According to the Webster’s New World College Dictionary on my desk, the primary definition of Ground Zero is “the land or water surface area directly below or above the point of detonation of a nuclear bomb.” So, for me, using this word so loosely to describe the site of the 9/11 attacks cheapened the memory of the more than 200,000 civilians who perished at, near and around the real ground zeros in the U.S. atomic bombings of Hiroshima and Nagasaki.

Toppling parochialism

Last week, a reader of this column called to thank me for my efforts to give the Pilot’s readers an international perspective by trying to connect people, entities or institutions in Newport-Mesa to news, currents events, issues and developments overseas. I’m always scouring around for ideas, and would welcome any of your suggestions.
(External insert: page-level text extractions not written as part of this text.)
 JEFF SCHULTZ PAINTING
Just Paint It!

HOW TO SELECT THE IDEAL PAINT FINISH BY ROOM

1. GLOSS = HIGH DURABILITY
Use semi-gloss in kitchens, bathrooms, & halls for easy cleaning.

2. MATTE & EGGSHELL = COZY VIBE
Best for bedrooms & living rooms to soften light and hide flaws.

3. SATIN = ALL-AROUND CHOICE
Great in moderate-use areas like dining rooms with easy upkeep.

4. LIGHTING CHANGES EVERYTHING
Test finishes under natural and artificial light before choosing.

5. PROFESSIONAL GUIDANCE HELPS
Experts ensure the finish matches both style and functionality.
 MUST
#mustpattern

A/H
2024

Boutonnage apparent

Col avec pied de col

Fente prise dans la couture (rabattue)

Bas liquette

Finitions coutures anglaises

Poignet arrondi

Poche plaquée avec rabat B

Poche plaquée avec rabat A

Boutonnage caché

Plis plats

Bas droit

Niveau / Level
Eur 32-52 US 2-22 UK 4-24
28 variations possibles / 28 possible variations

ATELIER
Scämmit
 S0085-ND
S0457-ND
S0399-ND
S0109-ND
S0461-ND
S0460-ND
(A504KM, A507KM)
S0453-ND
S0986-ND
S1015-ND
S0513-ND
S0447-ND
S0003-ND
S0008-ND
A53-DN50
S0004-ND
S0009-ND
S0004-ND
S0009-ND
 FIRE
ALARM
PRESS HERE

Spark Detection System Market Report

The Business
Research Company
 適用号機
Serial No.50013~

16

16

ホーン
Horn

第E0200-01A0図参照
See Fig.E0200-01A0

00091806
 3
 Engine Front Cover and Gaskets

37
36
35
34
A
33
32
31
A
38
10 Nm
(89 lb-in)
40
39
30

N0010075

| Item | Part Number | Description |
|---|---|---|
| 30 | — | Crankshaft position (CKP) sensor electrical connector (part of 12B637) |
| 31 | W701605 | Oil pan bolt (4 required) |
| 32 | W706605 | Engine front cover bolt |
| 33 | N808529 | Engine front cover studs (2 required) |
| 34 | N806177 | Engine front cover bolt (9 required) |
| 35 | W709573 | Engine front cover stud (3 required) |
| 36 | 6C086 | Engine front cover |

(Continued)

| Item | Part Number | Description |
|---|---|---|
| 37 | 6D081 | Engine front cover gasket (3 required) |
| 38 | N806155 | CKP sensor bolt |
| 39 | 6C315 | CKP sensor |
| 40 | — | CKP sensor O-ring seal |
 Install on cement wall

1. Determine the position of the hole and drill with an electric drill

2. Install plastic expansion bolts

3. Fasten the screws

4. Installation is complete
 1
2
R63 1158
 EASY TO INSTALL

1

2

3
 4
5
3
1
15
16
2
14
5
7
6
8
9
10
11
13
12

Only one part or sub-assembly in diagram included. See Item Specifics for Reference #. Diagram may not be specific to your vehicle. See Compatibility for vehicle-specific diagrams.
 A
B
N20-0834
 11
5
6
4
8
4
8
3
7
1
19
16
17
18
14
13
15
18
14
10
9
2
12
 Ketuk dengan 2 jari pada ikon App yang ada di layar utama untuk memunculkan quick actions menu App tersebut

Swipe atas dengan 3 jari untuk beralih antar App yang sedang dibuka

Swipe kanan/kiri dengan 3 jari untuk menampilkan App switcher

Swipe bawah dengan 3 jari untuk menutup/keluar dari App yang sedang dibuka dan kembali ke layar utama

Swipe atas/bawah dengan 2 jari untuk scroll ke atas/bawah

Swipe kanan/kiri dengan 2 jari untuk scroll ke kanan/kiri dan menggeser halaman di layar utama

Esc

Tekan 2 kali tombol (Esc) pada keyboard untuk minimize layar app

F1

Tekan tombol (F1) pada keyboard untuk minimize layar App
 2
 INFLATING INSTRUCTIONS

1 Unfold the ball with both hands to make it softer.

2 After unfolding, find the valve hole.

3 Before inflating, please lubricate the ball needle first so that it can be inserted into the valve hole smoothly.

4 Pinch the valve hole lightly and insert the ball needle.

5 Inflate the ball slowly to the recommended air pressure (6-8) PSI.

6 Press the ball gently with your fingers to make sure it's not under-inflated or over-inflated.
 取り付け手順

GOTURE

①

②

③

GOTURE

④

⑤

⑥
The caller was David Henley, a longtime Newport Beach resident who had been a foreign correspondent for the Los Angeles Examiner, a now-defunct paper that belonged to the Hearst chain. In the early 1960s, he was reporting for the Examiner in Berlin when the wall that would divide that city until November 1989 went up.

On Sunday, the eve of the 20th anniversary of the wall’s dismantling, we featured Henley’s story on the front page. Henley told me how important it was to keep Newport-Mesans plugged into what’s going on in other countries, because, he said, it’s too easy to fall into a parochial mind-set.

Yet, I would argue, you can even find that walled-in mentality in cosmopolitan New York.

As a transplant from New York, I can tell you that the denizens of that great city can be insular in their own way. After all, Manhattan, the city’s central borough, is an island.

Their swaggering arrogance gives New Yorkers their brand of parochialism.

For me, no one New Yorker personified this blind attitude more than the No. 1 Yankee fan, former Mayor Rudolph Giuliani.

When I was still living in New York in the late 1990s, the mayor often used to boast to reporters — and unashamedly — that his city was “The Capital of The World.” But, if you ask me, governing the most influential city in the most influential nation carried with it the responsibility of being aware of the outside world.

I think Giuliani learned his lesson, all right, when those hijacked planes were used as weapons of mass destruction against his city. After that, he shut up, refrained from boasting in that way again, and diligently went about his job of leading his city out of the ruins.